As we got up to tour the rest of the house, I wondered how much of this they’d done before. Evan hadn’t said how long she had been ill, but they seemed comfortable enough, their explanations practiced enough, that I thought it must have been some time. Five years, ten years? I was struck by the feeling—both pleasing and ominous—that they were wooing me a little, showing me how normal and easy it all was.

They led me down the hall, gesturing as we passed the den, the family room, the dining room, the sunroom. That cool living room at the front seemed strange now that I had seen the rest of the house, which
was comfortable and bright. The kitchen walls were the color of buttercups, and in the other rooms there were vases of tulips and bowls of pears, big comfy chairs and end tables piled with books. As they showed me around I took in the miscellaneous details of a stranger’s home: an old-fashioned shaving brush in the bathroom, a pair of dumbbells on a chair in the den. After ten minutes I knew more of their home than Liam’s, though I had been seeing him for almost five months. I knew he lived in a small yellow house walking distance from campus, in a neighborhood known as a good place for big dogs and small children. Once I had made Jill drive me past the house late at night, but I had definitely never been inside. Were there bowls of fruit on the tables and vacuum tracks on the rugs? Or was it messier, with half-empty coffee cups in the living room, damp panty hose draped over the towel rack?

“I love your house,” I called out, from behind them. Kate turned her head as far as she could toward me. I saw her lips move and decided she was saying thank you.

“You’re welcome,” I hazarded.

“Kate should have been a decorator,” Evan said, as we turned left at the end of the hall. “She chose almost everything here. I helped on a couple rooms, too, but mainly it’s all her.”

It made sense: Her clothes were a similar palette of bright colors. Only her black wheelchair seemed out of place. I wondered if they made wheelchairs in other colors or out of other metals. She would have looked very nice in copper.

“What were you?” I asked gracelessly. The past tense sounded worse than I’d meant it to, but Kate either didn’t notice or chose to ignore it. She answered, glancing at me and then at Evan, who said, “She was in advertising, too. That’s how we met.”

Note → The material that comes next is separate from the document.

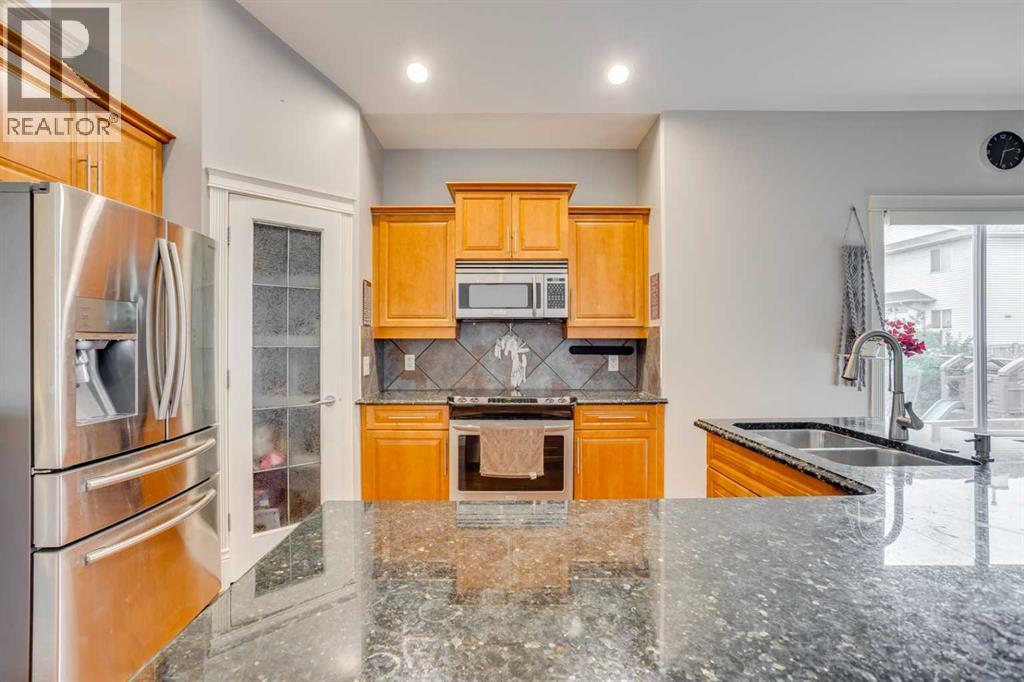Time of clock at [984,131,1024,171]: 2:33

“Really?” I said. “That’s my major. When I talked to you yesterday I was on my way to my final in ‘Stoking Desire: Consumer Trends 341.’ “

Kate smiled. “Is that what they call it these days?” Evan said, sounding faintly appalled. “We should talk about that too, maybe. What are you hoping to do after college?”

I froze. I had only mentioned it to establish a little rapport. Quite
frankly I thought I’d gotten a C on the final. My choice of major was mainly borne of panic and an unproven suspicion that I might have a flair for writing catchy slogans. If pressed, I would be forced to admit I found the whole thing rather shady and manipulative. Yet these two seemed fairly straightforward, and suddenly I was unwilling to make up something interview-y.